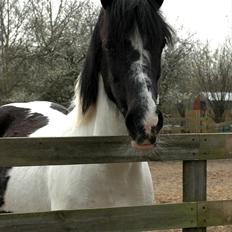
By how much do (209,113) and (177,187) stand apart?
1421 centimetres

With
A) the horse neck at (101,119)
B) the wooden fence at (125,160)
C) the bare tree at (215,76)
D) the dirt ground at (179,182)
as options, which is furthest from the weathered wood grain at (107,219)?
the bare tree at (215,76)

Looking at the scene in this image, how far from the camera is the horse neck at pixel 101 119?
115 inches

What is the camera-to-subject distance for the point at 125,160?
9.42 ft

══════════════════════════════

**Problem statement:** Rewrite all of the data above, swapping every occurrence of "horse neck" for "horse's head" and leaving everything else unchanged. Leave the pictures out.

**Full solution:**
By how much do (209,113) and (177,187) stand apart?
1421 centimetres

With
A) the horse's head at (101,119)
B) the wooden fence at (125,160)
C) the bare tree at (215,76)
D) the dirt ground at (179,182)
as options, which is furthest from the weathered wood grain at (107,219)?
the bare tree at (215,76)

Looking at the scene in this image, how far from the camera is the horse's head at pixel 101 119?
115 inches

What is the camera-to-subject distance for the point at 125,160?
9.42 ft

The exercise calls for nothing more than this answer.